### SUPPLIED INFORMATION:

START

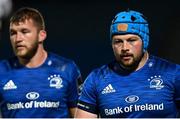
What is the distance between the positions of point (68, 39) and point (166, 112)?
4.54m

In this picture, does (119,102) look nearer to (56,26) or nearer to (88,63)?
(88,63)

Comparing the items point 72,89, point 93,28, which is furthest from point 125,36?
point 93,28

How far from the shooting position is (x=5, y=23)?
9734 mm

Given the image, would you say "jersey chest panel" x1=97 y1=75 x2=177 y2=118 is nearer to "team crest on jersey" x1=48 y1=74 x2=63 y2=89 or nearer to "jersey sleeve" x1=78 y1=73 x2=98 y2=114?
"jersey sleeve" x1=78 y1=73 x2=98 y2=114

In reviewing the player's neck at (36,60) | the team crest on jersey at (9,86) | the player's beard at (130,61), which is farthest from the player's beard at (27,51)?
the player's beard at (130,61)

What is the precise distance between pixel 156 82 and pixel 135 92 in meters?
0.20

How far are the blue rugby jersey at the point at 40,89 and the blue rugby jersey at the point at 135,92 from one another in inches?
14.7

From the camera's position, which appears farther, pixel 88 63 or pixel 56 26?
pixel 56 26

END
START

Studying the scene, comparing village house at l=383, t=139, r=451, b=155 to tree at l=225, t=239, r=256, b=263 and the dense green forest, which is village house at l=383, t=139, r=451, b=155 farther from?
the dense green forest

END

### WHAT THE EXERCISE ASKS:
List each line of the data above that contains the word "sleeve".

### RESPONSE TO THE EXERCISE:
Given the image, would you say "jersey chest panel" x1=97 y1=75 x2=177 y2=118 is nearer to "team crest on jersey" x1=48 y1=74 x2=63 y2=89 or nearer to "jersey sleeve" x1=78 y1=73 x2=98 y2=114?
"jersey sleeve" x1=78 y1=73 x2=98 y2=114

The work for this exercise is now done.